(Extract provided begins)

Panamanian farmers in the country's rainforest regions have teamed up with environmental activists to protest the impact of Canadian mining operations on the local environment, as well as halt the construction of what is slated to be one of the world's largest copper mines by Inmet Mining (TSX:IMN).
Melissa Fung reporting on behalf of PBS Newshour and Canada's CBC News interviewed local farmers and environmental activists in rainforest communities three hours northwest of Panama City, who complained about the impact of gold mining operations by Vancouver-based Petaquilla Minerals (TSX:PTQ) on the environment and local fauna, with fish in downstream waterways especially badly affected.
We receive reports of fish dying and also of animals that drink water from the river periodically. And those events coincide with periods of heavy rainfall that cause the tailings ponds with toxins to overflow.

(Extract provided ends)
(Data for review begins)

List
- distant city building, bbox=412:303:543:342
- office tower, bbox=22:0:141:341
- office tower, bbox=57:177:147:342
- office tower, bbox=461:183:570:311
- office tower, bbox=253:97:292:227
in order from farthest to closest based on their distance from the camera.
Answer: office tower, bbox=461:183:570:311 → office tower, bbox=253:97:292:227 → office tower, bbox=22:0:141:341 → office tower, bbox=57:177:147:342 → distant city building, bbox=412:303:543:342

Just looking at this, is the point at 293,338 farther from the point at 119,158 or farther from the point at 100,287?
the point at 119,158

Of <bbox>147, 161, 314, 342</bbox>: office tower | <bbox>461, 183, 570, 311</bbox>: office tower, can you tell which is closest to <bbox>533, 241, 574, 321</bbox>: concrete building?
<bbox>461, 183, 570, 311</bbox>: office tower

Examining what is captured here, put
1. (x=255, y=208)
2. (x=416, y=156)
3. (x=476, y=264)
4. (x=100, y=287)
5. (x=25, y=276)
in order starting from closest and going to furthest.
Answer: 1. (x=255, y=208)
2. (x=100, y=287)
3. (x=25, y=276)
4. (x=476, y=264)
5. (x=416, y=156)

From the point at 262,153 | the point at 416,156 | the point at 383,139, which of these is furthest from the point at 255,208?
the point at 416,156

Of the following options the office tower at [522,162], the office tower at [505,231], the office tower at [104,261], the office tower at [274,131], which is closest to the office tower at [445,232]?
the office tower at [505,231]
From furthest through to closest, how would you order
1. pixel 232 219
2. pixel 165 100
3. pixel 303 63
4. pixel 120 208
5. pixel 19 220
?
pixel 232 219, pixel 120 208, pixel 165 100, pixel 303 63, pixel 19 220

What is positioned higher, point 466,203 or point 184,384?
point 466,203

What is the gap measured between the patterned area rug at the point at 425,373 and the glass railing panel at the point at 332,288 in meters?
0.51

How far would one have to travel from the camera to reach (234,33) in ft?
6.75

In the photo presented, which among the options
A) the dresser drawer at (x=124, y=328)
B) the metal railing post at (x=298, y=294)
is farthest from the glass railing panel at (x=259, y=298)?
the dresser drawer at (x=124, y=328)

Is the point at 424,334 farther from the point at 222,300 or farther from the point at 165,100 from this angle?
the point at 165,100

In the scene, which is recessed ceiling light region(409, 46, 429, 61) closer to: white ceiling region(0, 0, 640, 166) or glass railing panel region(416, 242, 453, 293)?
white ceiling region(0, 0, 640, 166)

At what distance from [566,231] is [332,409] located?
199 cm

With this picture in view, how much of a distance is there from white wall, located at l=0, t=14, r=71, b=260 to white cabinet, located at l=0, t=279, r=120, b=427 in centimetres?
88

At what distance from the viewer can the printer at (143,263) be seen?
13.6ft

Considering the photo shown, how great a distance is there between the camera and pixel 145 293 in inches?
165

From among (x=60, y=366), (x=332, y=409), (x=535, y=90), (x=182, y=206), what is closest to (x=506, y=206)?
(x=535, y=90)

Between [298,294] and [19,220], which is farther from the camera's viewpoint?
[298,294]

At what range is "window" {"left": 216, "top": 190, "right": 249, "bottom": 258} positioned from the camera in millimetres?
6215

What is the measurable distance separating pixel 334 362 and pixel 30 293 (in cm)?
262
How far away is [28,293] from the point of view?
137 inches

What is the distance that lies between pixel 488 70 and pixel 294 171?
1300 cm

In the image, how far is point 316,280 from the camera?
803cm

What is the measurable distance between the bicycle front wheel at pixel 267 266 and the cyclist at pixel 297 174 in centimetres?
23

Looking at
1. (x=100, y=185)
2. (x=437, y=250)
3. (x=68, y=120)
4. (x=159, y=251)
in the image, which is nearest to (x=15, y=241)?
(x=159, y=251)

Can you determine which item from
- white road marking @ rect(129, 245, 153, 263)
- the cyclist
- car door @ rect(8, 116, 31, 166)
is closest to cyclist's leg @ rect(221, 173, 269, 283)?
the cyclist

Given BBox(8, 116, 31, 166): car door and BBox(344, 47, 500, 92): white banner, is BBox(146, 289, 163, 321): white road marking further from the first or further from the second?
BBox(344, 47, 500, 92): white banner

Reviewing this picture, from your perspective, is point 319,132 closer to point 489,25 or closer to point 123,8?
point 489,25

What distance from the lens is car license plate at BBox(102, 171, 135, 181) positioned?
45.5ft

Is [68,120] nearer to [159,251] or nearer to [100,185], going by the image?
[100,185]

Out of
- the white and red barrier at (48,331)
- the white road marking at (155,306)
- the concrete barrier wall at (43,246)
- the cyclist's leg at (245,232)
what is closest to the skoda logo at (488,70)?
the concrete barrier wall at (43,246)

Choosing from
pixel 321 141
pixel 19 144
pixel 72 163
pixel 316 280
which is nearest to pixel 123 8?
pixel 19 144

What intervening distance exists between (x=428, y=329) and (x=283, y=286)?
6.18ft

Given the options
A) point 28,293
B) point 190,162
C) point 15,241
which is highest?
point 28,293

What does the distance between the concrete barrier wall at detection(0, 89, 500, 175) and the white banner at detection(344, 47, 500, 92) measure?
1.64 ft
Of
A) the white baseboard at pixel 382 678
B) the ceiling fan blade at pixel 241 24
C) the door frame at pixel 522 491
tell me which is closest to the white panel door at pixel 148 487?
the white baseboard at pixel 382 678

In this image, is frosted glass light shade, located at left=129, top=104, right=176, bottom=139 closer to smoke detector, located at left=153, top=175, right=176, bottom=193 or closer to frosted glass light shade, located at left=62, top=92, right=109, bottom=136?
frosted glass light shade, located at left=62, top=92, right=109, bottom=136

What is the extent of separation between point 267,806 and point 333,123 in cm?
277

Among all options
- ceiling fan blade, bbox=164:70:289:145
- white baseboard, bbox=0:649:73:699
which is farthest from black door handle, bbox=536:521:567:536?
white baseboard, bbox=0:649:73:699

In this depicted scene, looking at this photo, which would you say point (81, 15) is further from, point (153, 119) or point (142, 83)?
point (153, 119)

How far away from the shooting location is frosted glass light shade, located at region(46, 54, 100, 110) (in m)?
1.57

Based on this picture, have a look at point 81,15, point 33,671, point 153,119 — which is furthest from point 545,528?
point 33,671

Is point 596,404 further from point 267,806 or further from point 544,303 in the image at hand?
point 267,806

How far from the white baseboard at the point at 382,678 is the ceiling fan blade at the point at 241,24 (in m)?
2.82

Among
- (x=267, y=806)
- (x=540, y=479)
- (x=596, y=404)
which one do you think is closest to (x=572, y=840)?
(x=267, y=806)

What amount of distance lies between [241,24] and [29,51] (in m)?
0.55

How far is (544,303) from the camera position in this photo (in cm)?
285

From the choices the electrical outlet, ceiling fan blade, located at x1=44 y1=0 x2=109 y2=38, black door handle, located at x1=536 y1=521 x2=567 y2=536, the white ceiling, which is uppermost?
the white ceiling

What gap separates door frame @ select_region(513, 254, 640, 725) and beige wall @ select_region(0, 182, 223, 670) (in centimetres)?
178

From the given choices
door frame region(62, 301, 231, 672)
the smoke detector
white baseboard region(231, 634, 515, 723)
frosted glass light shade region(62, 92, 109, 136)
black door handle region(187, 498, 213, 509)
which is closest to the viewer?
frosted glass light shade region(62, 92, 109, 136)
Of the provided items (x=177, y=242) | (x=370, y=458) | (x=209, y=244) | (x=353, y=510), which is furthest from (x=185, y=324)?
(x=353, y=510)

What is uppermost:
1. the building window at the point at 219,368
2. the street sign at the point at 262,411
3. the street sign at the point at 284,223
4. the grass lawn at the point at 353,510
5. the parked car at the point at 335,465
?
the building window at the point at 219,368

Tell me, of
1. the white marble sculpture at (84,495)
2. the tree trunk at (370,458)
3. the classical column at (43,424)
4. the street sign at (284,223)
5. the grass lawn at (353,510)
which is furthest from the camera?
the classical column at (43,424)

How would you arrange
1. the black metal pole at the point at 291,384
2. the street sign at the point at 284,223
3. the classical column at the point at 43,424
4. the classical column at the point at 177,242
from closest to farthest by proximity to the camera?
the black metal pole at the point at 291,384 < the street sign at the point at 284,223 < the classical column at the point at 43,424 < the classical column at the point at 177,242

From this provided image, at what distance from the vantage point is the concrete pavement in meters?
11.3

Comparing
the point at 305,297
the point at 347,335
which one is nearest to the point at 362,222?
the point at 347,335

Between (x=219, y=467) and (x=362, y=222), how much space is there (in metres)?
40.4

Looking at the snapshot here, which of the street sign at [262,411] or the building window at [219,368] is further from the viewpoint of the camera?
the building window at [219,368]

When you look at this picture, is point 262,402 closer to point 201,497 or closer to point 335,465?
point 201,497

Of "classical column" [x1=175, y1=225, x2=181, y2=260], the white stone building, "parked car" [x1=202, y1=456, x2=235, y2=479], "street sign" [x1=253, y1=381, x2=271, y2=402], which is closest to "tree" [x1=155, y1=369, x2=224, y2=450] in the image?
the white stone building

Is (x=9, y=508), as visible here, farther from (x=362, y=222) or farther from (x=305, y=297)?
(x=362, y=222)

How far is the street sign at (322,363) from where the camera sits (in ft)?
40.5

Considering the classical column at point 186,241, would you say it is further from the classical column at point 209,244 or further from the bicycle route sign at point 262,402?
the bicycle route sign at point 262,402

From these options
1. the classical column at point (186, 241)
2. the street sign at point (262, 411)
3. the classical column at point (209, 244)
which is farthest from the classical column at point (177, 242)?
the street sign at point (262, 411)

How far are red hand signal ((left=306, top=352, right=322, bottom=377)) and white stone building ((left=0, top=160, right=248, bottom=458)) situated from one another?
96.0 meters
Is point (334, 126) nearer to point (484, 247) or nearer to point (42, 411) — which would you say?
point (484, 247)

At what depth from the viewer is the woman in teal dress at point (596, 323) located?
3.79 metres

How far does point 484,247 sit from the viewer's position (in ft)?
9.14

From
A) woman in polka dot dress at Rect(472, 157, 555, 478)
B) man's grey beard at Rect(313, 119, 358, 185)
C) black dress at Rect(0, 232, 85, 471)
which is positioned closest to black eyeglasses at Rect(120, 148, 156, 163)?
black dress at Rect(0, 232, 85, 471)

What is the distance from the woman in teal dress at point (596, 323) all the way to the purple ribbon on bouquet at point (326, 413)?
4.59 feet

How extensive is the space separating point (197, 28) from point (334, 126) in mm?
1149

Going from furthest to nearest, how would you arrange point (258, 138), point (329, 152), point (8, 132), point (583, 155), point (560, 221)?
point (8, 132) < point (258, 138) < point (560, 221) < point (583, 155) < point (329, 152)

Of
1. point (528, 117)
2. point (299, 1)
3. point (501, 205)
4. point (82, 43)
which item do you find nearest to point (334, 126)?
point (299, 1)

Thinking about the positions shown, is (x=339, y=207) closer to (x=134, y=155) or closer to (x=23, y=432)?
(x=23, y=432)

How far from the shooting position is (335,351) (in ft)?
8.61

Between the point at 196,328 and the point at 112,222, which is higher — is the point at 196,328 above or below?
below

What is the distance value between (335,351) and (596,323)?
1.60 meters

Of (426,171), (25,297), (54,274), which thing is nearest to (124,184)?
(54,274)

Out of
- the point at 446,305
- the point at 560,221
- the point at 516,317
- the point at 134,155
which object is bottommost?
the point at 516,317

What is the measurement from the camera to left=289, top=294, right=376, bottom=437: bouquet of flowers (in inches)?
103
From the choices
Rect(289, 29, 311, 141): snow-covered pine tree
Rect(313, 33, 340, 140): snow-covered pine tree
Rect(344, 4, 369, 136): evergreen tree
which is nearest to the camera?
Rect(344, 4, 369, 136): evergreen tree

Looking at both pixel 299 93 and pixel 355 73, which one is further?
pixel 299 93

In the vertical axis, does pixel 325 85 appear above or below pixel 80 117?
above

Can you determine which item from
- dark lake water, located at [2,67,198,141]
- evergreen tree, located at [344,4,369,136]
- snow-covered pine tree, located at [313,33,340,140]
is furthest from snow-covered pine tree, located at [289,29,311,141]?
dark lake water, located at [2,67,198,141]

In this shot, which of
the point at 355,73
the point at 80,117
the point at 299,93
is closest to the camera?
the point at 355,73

(Data for review ends)

[Your tasks]:
**a)** In the report on the Panamanian mining protests, which company is building what is slated to be one of the world's largest copper mines?
**b)** Print the part of the report on the Panamanian mining protests starting with "Melissa Fung reporting" and going on through "toxins to overflow.".
**c)** Write what comes next in the report on the Panamanian mining protests, picking up after its last sentence.

[Results for the exercise]:
**a)** Inmet Mining (TSX:IMN)

**b)**
Melissa Fung reporting on behalf of PBS Newshour and Canada's CBC News interviewed local farmers and environmental activists in rainforest communities three hours northwest of Panama City, who complained about the impact of gold mining operations by Vancouver-based Petaquilla Minerals (TSX:PTQ) on the environment and local fauna, with fish in downstream waterways especially badly affected.
We receive reports of fish dying and also of animals that drink water from the river periodically. And those events coincide with periods of heavy rainfall that cause the tailings ponds with toxins to overflow.

**c)**
Protestors now seek to prevent the construction of a huge open pit copper mine by Toronto's Inmet Mining in the middle of the Mesoamerican Biological Corridor.
Protests in the region have already seen heated confrontations, with two indigenous Panamanians killed earlier this year in mining protest.
According to Jennifer Moore of MiningWatch Canada, protests in other parts of Latin America have already brought about moratoriums on mining concessions in Guatemala, Honduras, El Salvador and Ecuador, as well as a ban on open pit mining in Costa Rica and a ban on mining in glacier and periglacial systems in Argentina.